Nowhere is his penchant for the power of darkness more evident than in his wok with NobleMotion. The velvety blackness of Photo Box D was as exciting as the glaring white lights that sometimes stunned us into seeing. It was in his time with NobleMotion that he took some of his biggest risks, becoming truly part of the creative process.

"Jeremy was an incredibly thoughtful artist, but was not afraid to make people uncomfortable with his work. He had reached a wonderful place in his career where he knew all of the rules of his craft and was looking for the unconventional," recalls Noble, co-artistic director.

"What excited me so much about his work and collaborating with him, was that nothing was off the table. He was seeking out opportunities to shake things up--excited to try new things. A unique hallmark of Jeremy's work, was that he could take everyday mundane lighting instruments and create a world of light that had emotion and texture. There was a magic to his work, a boyish wonder. A galaxy of stars, a looming realm of shadows and darkness and our choreography liked growing in those scary places."

Strong collaboration

His work with choreographer Jennifer Wood with Suchu Dance stands as some of the strongest collaborative work in the history of Houston dance. Unlike larger theaters where you tech, dress and perform in one day, at Barnevelder Wood and Choate were able to develop the work in the performance space, creating considerably more nuanced performances as a result.

"As a designer, Jeremy always made my life easier because he would get the job done beautifully without needing much decision-making on my part, leaving me free to worry about other things," says Wood. "Many times he would stay overnight at the theater working on an installation or hanging lights so that everything would be ready in time."

 Once of his most memorable pieces for Suchu was Impluvium, where he installed 500 small LED lights suspended, evenly spaced throughout the high space onstage. Simply breathtaking. 

Once of his most memorable pieces for Suchu was Impluvium, where he installed 500 small LED lights suspended, evenly spaced throughout the high space onstage. Simply breathtaking.

"This created an otherworldly atmosphere in the space giving an exciting boost to the work, and one I had not envisioned at all, but it was better than anything I would have thought of," says Wood. "On the other hand, he ran with with any weird idea I threw at him."

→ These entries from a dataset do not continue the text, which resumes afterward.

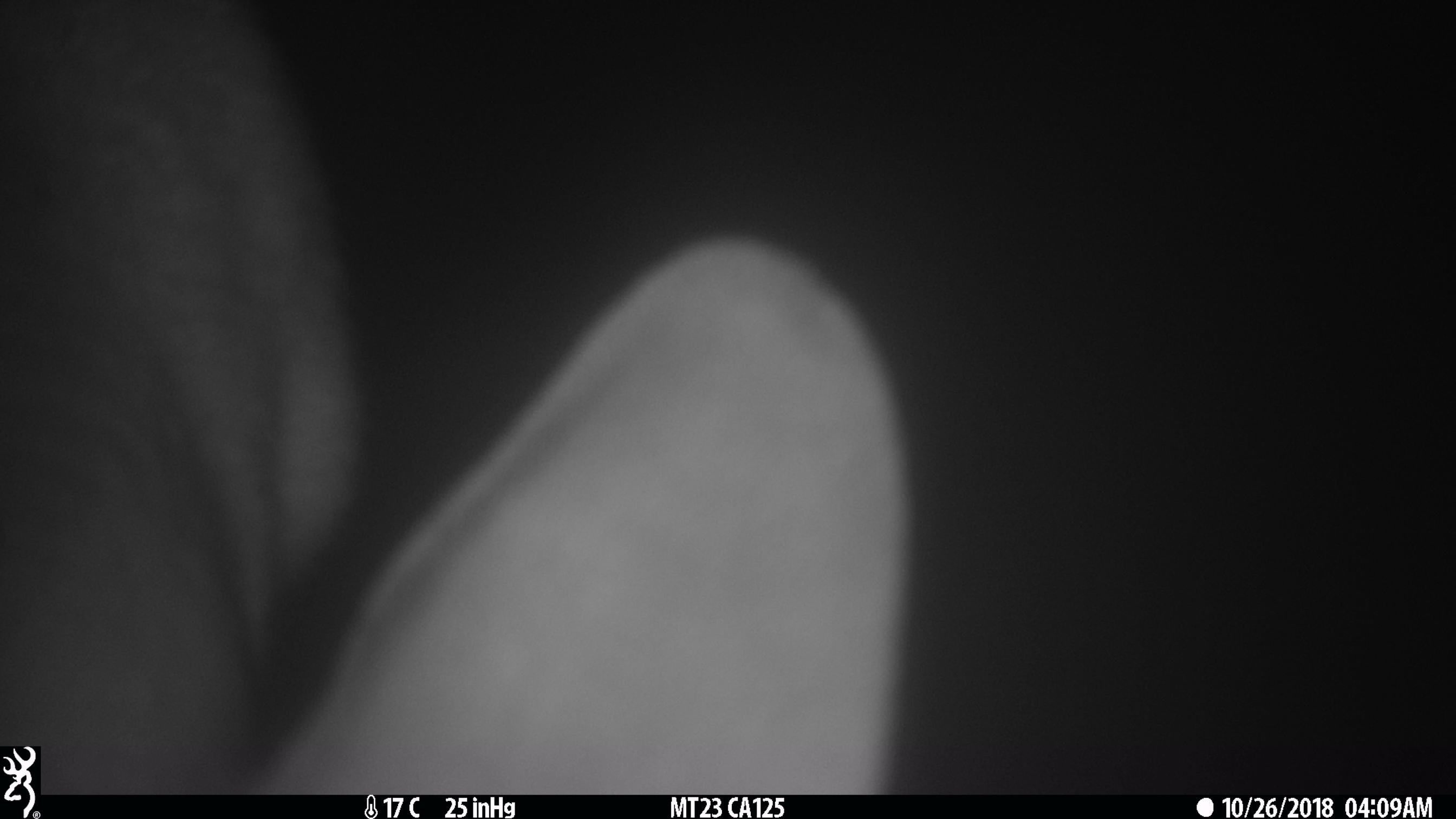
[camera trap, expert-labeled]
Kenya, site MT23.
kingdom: Animalia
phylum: Chordata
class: Mammalia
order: Artiodactyla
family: Bovidae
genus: Tragelaphus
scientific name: Tragelaphus scriptus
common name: bushbuck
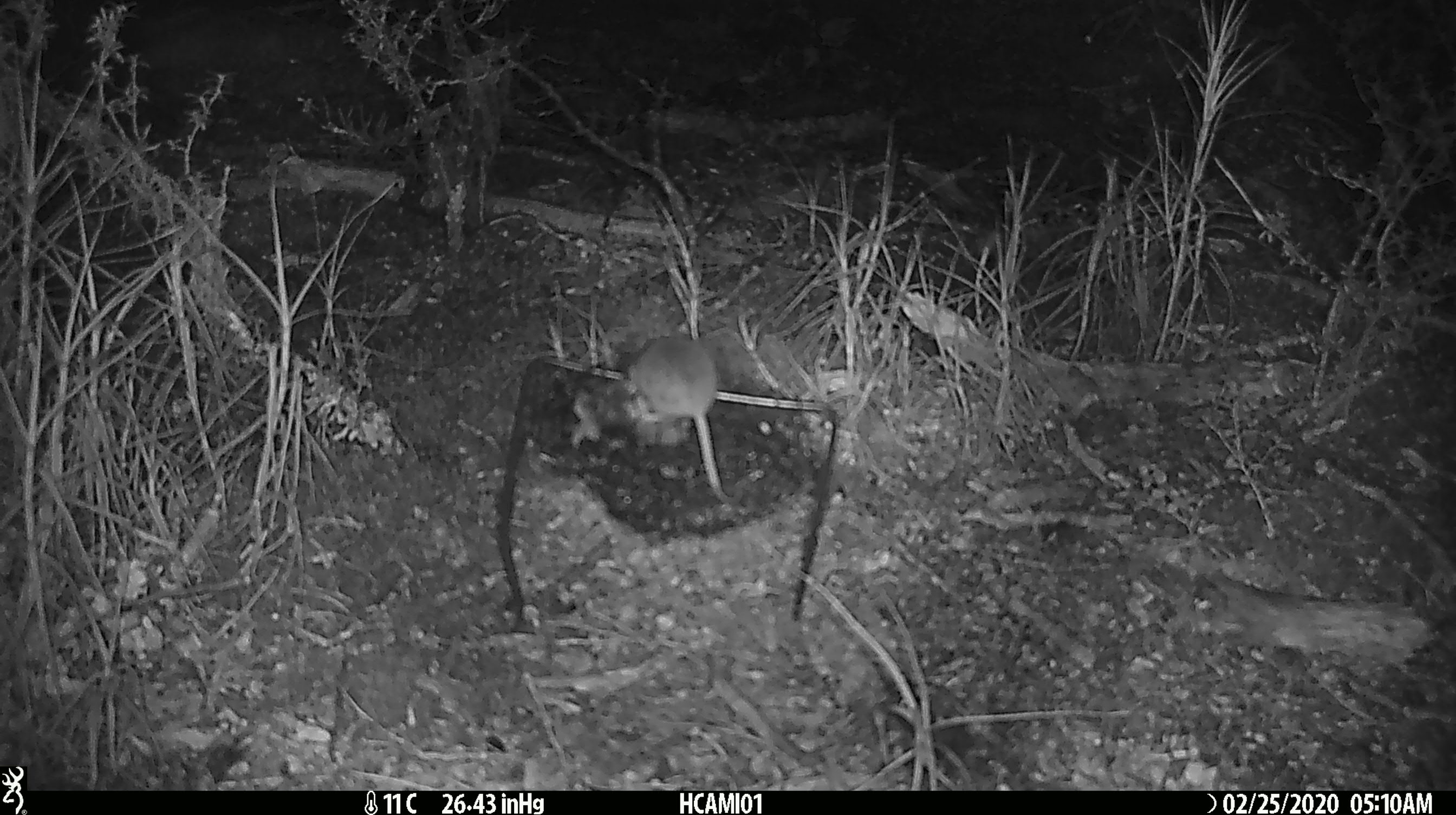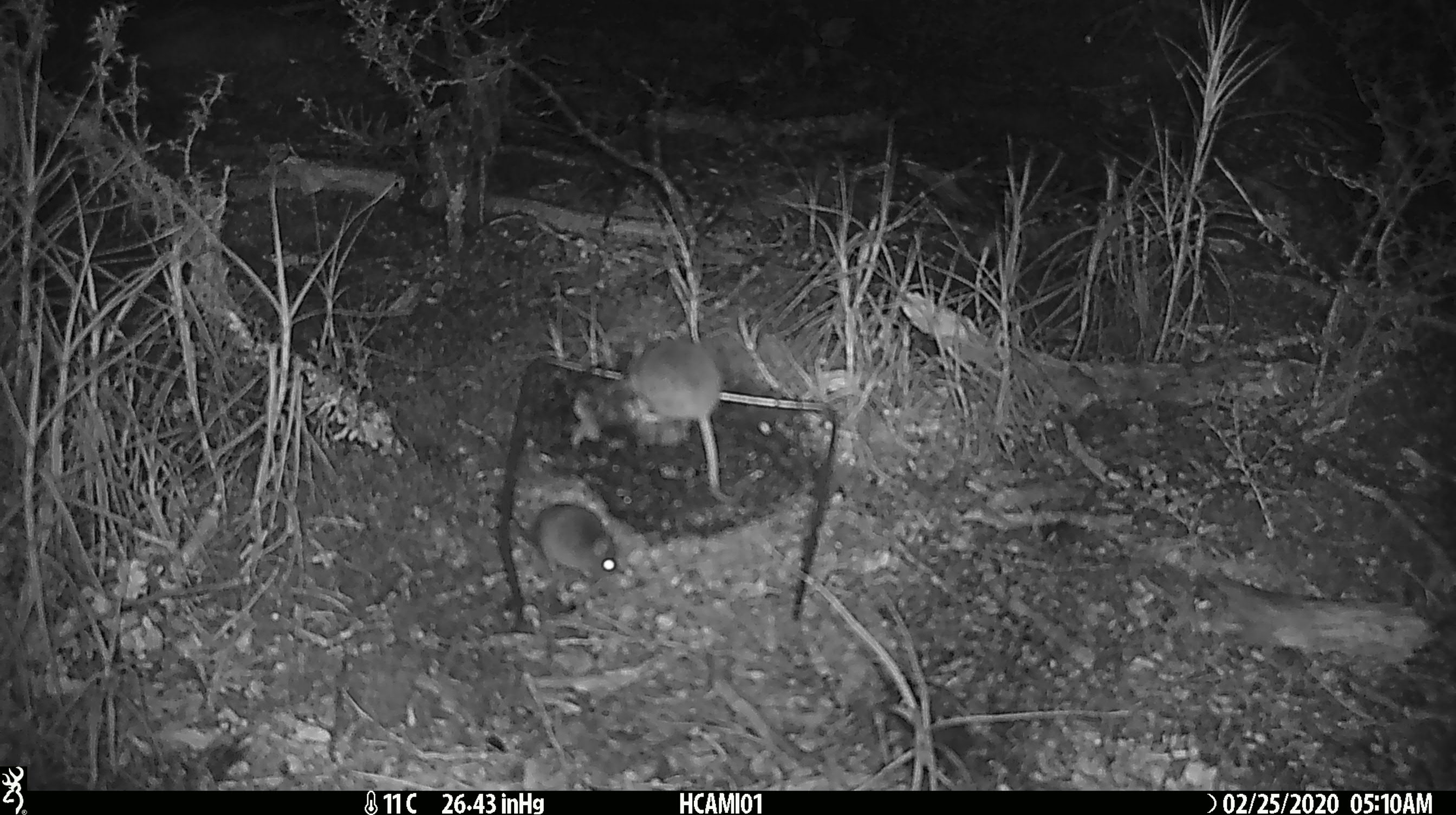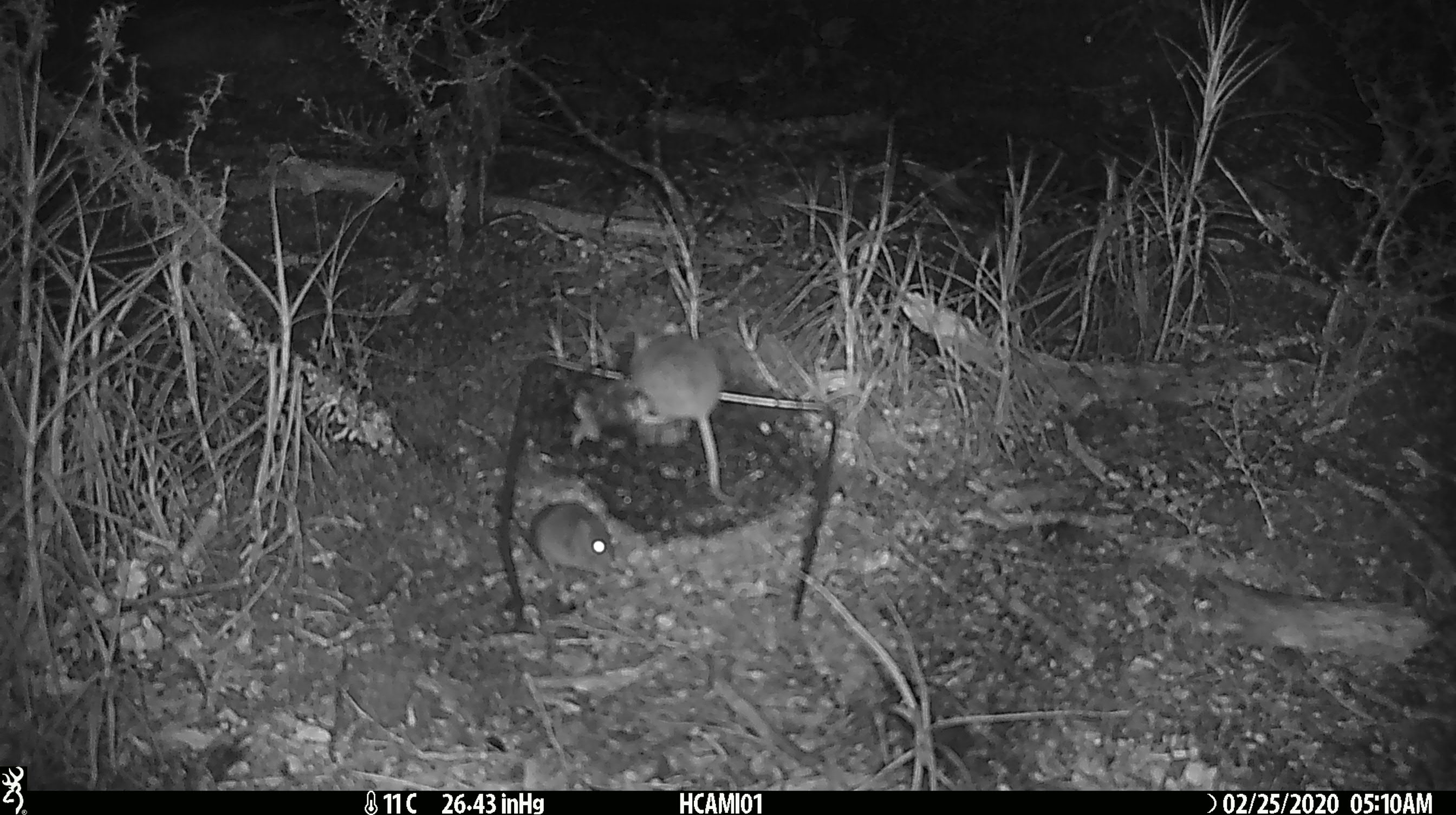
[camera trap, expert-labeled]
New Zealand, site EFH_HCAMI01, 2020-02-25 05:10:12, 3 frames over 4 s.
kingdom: Animalia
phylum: Chordata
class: Mammalia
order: Rodentia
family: Muridae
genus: Mus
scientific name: Mus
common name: mouse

Choate lit four of of Karen Stokes evening length productions. "I loved so many things about working with him, it's hard to know where to begin. His artistry is at the top," says Stokes. "He had the rare ability to create dramatic lighting effects that highlighted the choreography in completely collaborative and organic fashion. His work was, quite simply, beautiful.  Backstage in tech rehearsals, Jeremy was incredibly fast, efficient, and technically skilled. He could do everything and he could do it exceedingly well and at hyper drive speed. Even though he could work fast, he projected a calm and easy demeanor."

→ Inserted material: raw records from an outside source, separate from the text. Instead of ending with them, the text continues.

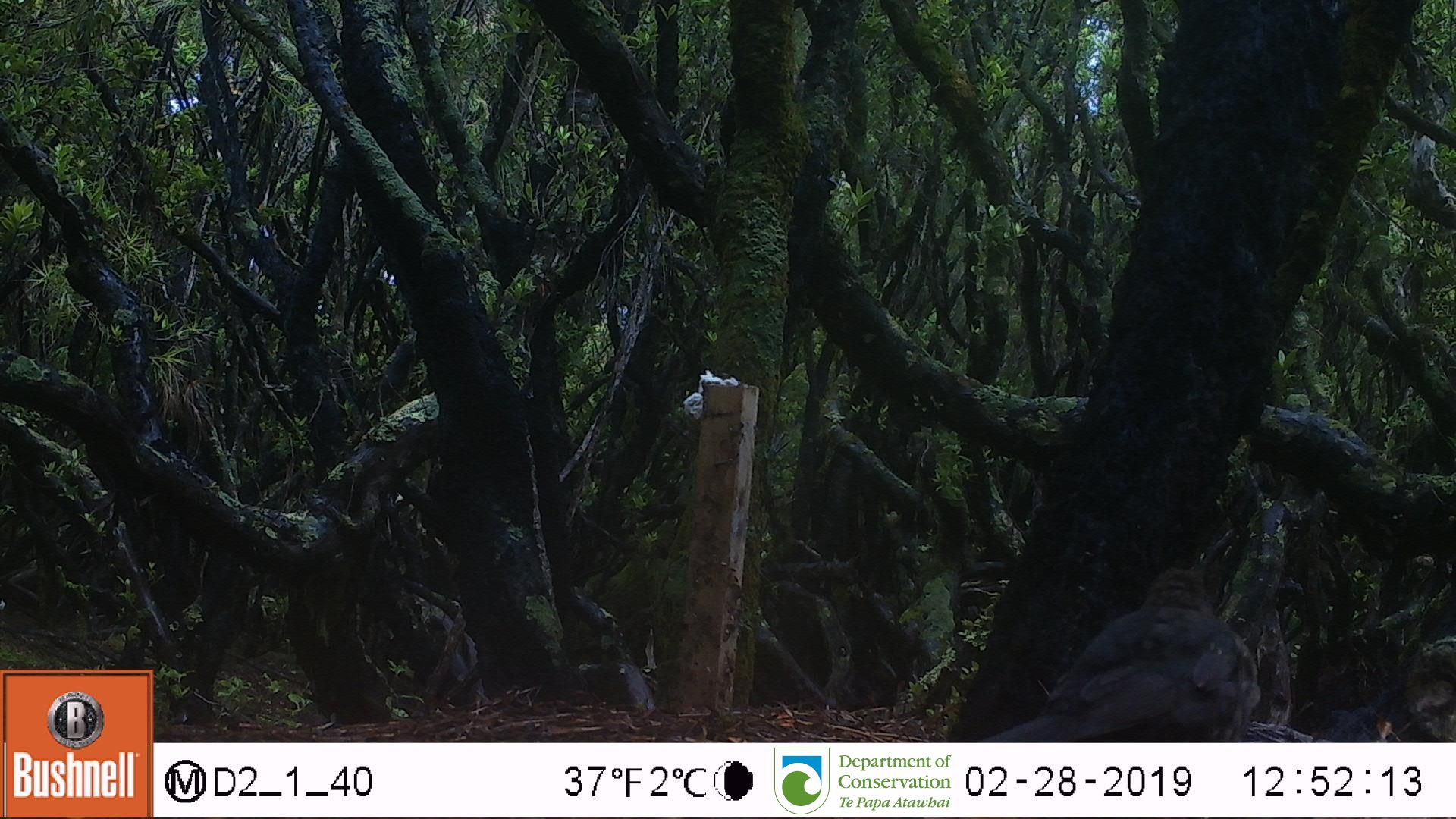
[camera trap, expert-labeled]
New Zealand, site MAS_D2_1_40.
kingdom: Animalia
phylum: Chordata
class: Aves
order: Passeriformes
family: Turdidae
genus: Turdus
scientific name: Turdus merula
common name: eurasian blackbird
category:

Choate was also a prolfic designer for theater, designing numerous shows for Stages Repertory Theatre, Horse Head Theatre Company. I will never forget how he totally transformed the Brewery Tap for Horse Head production of Fault Lines, and how he made an already scary place underneath the Brewery Tap even scarier for Among the Thugs. He transferred many of his dynamic leanings into theater making, for a truly visceral experience.

His work in the Stages production of Will Eno's Oh! The Humanity stands out for Kenn McLaughlin. "The design that was as daring and unexpected as it was simple he used almost all natural lighting," says McLaughlin. "He was the most relaxed of our artists, but also one of the most driven to excellence. He knew what he wanted with a confidence that was palpable but he never let his own ego get in the way of a collaboration."

Christina Giannelli, Houston Ballet's former resident designer worked side by side with Choate for most of his time in Houston. "I respected him enormously both as a fellow designer and as a human being," she says. "He had a gift for connection. If everyone could bring themselves as fully to their work and their interactions with other people as Jeremy did, the world would be better for it."

Jeremy, we were all honored to stand in your light.